The element of kid empowerment and the threatening of innocence also plays into the proceedings. Peach Kid is harder on his parents than any child in their terrible twos, but it’s he who can take on the Devil King (his adoptive father wants to join in the fight, but Peach Kid denies him this, looking out for the people he loves and taking on the responsibility himself). He isn’t doing this alone, however. He is joined by Tiny Monkey, Tiny Cock, and Tiny Dog, three animals who transform into kids (or perhaps the other way around?) with wicked martial arts abilities and Knight Melon (who is more young adult than anything else), the requisite fat buffoon character, who actually turns out to be taken a bit more seriously than one would initially expect (though he is also the perpetrator of the aforementioned flatulence humor, natch). Adults like Priest Bowie show their poltroonish natures, cowering in the face of imminent death.
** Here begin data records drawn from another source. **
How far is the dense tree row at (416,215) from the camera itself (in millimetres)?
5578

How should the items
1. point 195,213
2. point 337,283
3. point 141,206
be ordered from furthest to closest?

It’s the youth that can conquer evil, because it’s their youth which, it can be argued, gives them their power (yes, you can say that they are mostly mystical beings, but that doesn’t really account for Melon; he’s all heart). The kids play in the big leagues, and they are up to the task. Uncoincidentally, Child of Peach was up to the task of delighting the piss out of me.
MVT: The whacked-out imagination, combined with the level of the technical effects (with a couple of exceptions).
Make or Break: The Old Lady’s initial interaction with the giant peach sets the tone for almost every scene involving her and her husband (i.e. ultra-slapstick).